Using nokogiri

HI,

I want to grab some information about university names, and I found this term called "web scraping" I search about it in google, and there are tools in ruby. One of them is nokogiri but I'm a bit confused because it seems that it only gets information that its already in an html or xml

I found a webpage that have a list of university names as a

<select> </select> (html label)

and I want to grab that information

The question is... can I do that with nokogiri or another tool? The list is like a country list, but with the names of the universities of my country.

It seems that it get that information from an DB using ajax, and what I'm trying to do may not be legal or possible

I'll really appreciate if someone can help me to understand what this tool is used for, and if what I'm trying to do is possible

Thanks

Javier Q

HI,

Hi

I want to grab some information about university names, and I found

this term called “web scraping”

I search about it in google, and there are tools in ruby.

One of them is nokogiri but I’m a bit confused because it seems that

it only gets information that its already in an html or xml

I found a webpage that have a list of university names as a

(html label)

and I want to grab that information

The question is… can I do that with nokogiri or another tool?

The list is like a country list, but with the names of the

universities of my country.

It seems that it get that information from an DB using ajax, and what

I’m trying to do may not be legal or possible

I’ll really appreciate if someone can help me to understand what this

tool is used for, and if what I’m trying to do is possible

Thanks

Javier Q

Take a look on some screencasts:

http://railscasts.com/episodes?utf8=%E2%9C%93&search=mechanize

http://railscasts.com/episodes/190-screen-scraping-with-nokogiri

http://www.engineyard.com/blog/2010/getting-started-with-nokogiri/

With nokogiri, you could use CSS3 selectors to grab the information you want

Best Regards,

Everaldo

HI,

I want to grab some information about university names, and I found this term called "web scraping" I search about it in google, and there are tools in ruby. One of them is nokogiri but I'm a bit confused because it seems that it only gets information that its already in an html or xml

Yes, Nokogiri is a toolkit for (among lots of other things) running Xpath or CSS queries against a text file. That text file can be anything -- an io stream of one sort or another with textual data in it will do.

I found a webpage that have a list of university names as a

<select> </select> (html label)

and I want to grab that information

The question is... can I do that with nokogiri or another tool? The list is like a country list, but with the names of the universities of my country.

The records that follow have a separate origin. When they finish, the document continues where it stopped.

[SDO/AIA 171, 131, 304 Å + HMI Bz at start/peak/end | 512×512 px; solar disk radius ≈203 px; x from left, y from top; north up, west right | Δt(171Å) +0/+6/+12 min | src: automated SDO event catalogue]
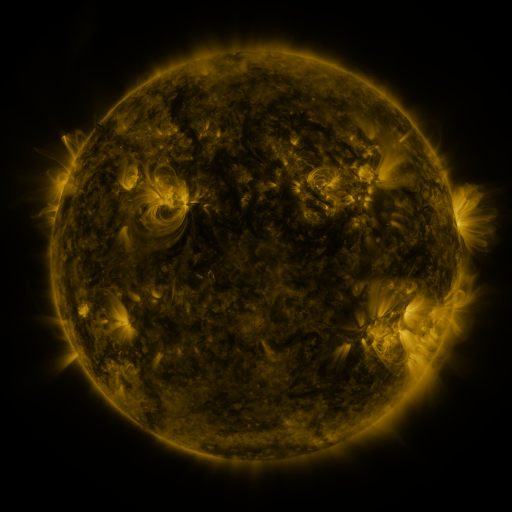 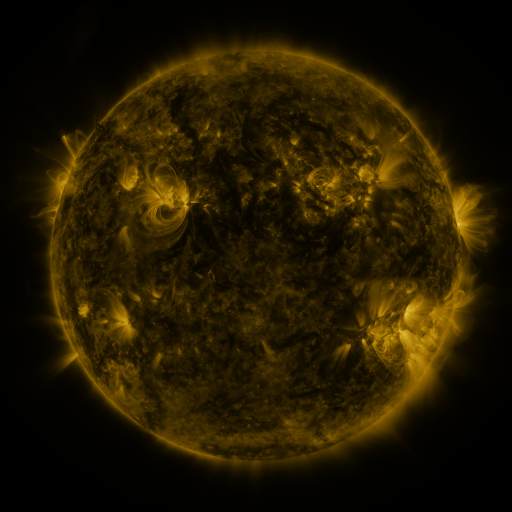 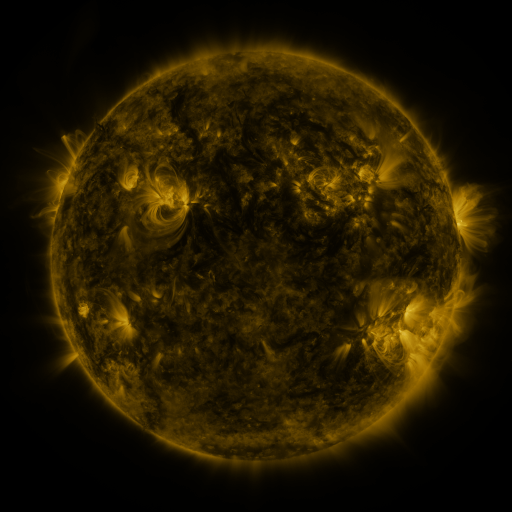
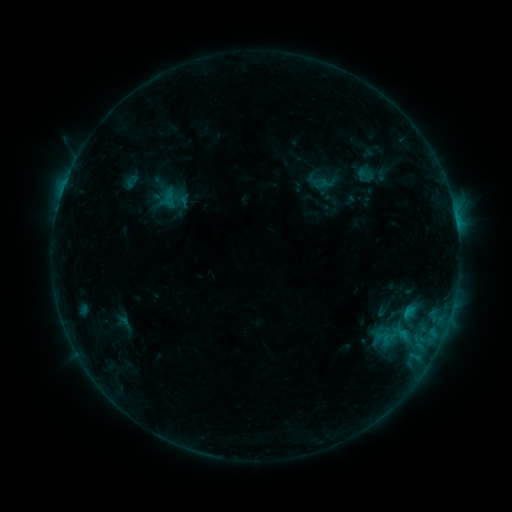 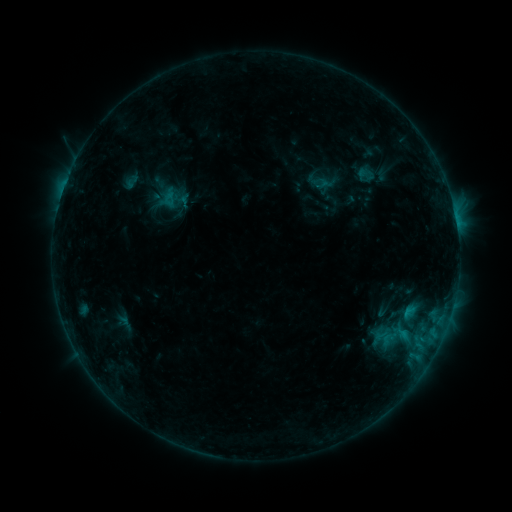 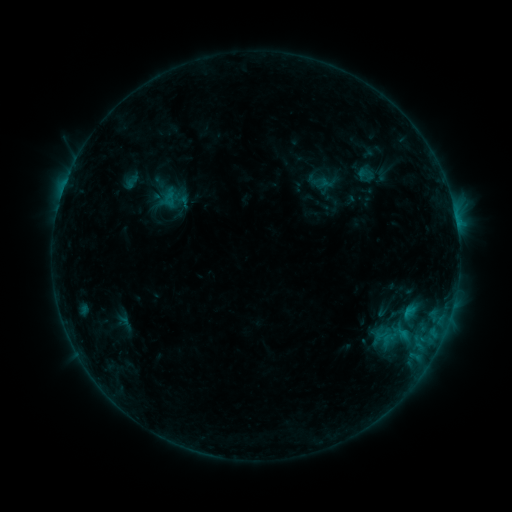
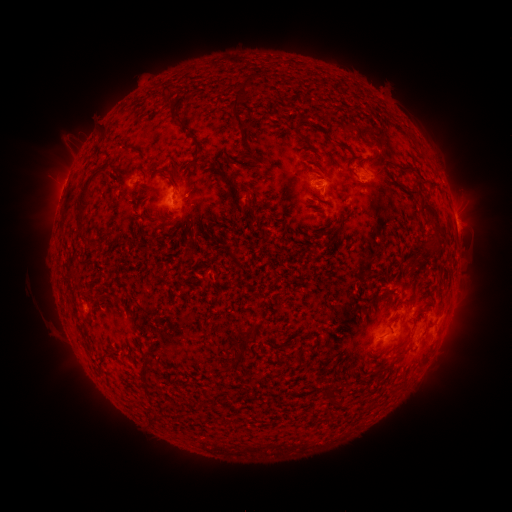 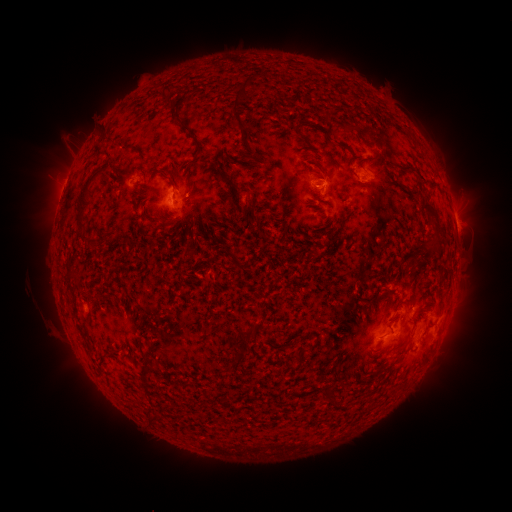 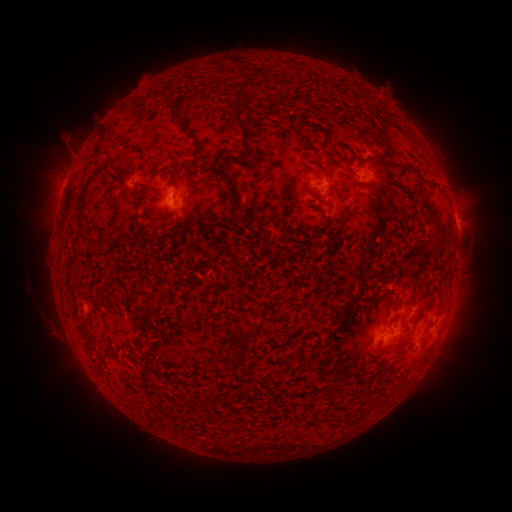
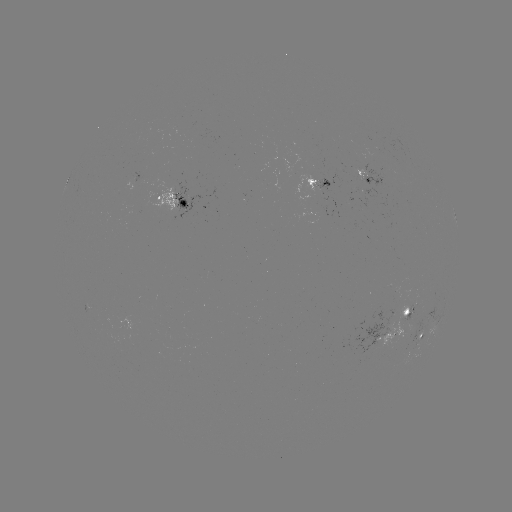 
nothing was catalogued: no classed flare, no EUV trigger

A select can be traversed like any other DOM object, this should be fairly close:

#given doc is a Nokogiri::XML or Nokogiri::HTML nodeset doc.css('#yourPickerId option').each do |opt|   foo = opt['value']   #whatever else you want to do with foo here end

It seems that it get that information from an DB using ajax, and what I'm trying to do may not be legal or possible

If it's Ajax, you'll need to run a JavaScript interpreter against it. Rails 3.1 shows the way to do that server-side. Once you have munged the page into a text stream that includes this desired data (flattened it down to the result of the Ajax plus the base code) then Nokogiri or Hpricot or any other XML/HTML parser could rip through that DOM and give you individual nodes to play with.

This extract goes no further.